Silently I asked the Lord to give me the right word, so I asked her, “Do you think He is willing to save you?”
“Oh, yes!”
“Is He able?”
“Oh yes!” she was quite sure of that.
“Then why was He nailed to the cross, why did He hang there for those dreadful hours, and why did God hide His face from Him? Only because He was bearing our sins; He was being made the curse; He was tasting death that we might never taste it, and now He is able and willing, and reads to save all that come to God by Him. Nay, more, The Lord hath laid on Him the iniquities of us all, and His own word to us is, ‘He that believeth on the Son hath everlasting life.’―(John 3:36.)

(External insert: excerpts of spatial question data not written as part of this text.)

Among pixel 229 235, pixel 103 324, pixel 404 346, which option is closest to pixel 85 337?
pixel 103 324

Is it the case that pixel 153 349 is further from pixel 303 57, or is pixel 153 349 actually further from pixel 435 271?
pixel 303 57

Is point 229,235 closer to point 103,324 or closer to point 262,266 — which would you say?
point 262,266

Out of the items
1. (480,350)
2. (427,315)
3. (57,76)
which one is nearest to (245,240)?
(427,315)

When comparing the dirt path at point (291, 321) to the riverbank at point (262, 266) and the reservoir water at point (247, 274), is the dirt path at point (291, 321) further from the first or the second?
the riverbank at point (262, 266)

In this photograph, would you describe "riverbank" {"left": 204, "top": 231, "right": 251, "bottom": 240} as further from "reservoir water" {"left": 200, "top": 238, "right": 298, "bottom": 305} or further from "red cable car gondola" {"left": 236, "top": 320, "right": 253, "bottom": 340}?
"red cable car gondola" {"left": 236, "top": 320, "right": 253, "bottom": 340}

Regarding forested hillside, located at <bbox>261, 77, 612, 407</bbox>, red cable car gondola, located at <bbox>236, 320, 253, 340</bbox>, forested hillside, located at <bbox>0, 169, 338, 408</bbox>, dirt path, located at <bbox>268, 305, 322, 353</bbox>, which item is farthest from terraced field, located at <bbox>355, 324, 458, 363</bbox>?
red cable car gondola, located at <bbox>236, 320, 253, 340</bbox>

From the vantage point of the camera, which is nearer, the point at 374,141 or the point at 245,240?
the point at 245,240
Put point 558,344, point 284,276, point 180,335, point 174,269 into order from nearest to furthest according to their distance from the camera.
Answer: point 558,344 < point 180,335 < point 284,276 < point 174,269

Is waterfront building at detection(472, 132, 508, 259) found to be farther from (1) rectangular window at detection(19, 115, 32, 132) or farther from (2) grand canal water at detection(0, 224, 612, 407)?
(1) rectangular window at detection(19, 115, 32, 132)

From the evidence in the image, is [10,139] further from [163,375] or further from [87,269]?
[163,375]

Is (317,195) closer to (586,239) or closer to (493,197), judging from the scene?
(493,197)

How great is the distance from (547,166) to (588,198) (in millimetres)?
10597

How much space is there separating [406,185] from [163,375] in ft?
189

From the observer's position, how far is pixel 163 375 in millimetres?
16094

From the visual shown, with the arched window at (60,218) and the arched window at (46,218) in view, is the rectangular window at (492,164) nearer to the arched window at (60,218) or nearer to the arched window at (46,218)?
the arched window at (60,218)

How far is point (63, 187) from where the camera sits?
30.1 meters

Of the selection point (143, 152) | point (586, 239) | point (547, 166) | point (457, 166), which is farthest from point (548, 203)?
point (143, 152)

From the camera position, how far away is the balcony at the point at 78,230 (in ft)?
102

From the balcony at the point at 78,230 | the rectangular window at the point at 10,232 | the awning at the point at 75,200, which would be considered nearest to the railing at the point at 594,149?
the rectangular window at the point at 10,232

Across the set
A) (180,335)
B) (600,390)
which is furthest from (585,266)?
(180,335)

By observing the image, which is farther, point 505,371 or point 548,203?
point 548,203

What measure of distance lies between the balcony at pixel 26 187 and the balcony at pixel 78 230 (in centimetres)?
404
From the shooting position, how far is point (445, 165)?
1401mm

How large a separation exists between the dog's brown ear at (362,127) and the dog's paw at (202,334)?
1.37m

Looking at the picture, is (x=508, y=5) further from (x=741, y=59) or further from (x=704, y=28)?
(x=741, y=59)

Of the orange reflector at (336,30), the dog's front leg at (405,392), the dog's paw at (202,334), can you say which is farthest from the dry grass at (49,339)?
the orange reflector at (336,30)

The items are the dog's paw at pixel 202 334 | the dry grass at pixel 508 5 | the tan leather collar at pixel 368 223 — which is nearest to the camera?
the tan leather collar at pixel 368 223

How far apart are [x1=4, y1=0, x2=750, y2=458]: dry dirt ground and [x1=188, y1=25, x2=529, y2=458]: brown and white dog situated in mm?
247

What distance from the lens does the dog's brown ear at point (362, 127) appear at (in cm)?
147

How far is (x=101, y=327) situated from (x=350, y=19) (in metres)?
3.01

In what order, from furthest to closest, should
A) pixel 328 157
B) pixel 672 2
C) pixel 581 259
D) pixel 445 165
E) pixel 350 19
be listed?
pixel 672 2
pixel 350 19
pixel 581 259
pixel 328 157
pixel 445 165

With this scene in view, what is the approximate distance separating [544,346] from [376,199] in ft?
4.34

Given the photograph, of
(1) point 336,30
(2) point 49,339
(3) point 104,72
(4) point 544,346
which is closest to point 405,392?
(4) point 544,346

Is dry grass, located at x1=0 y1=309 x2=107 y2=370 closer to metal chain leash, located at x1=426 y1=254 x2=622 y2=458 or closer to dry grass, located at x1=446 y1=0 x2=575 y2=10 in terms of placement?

“Now,” I added, “I should think that the presumption is, not in believing His word, but in doubting it. You believe that He died on the cross for us?
“Yes.”
“That He bore all our sins there?”
“Yes.”
“That He bore yours as well as mine?”
“Yes.”
“Well, then, the Lord says, you are saved, you have eternal life, you have got it now.”
She seemed intensely surprised, but could not quite grasp it. I found her some proof passages in her own Bible, and after a short time left her.
Several days passed before I could go again. At last I found myself once more beside her bed. She welcomed me very warmly, and said, “Oh Miss, I am so glad you have come. I did want to see you. I have thought over all you told me, and read your verses again and again.”
“Well,” I said,” and are you afraid to say now that the Lord has saved you? Can you trust Him now?”
She looked at me with such a bright face, her eyes beaming, and the color mantling her poor wasted cheeks, whilst a smile that seemed to say almost more than her words played round her mouth as she said, “Oh yes, Miss, I see it now.”
I saw her often afterward before I left the place, and had many happy times with her.
The Lord give you, dear reader, to taste the joy of being His own!-saved, and of having eternal life. “And that life is in His Son.” I.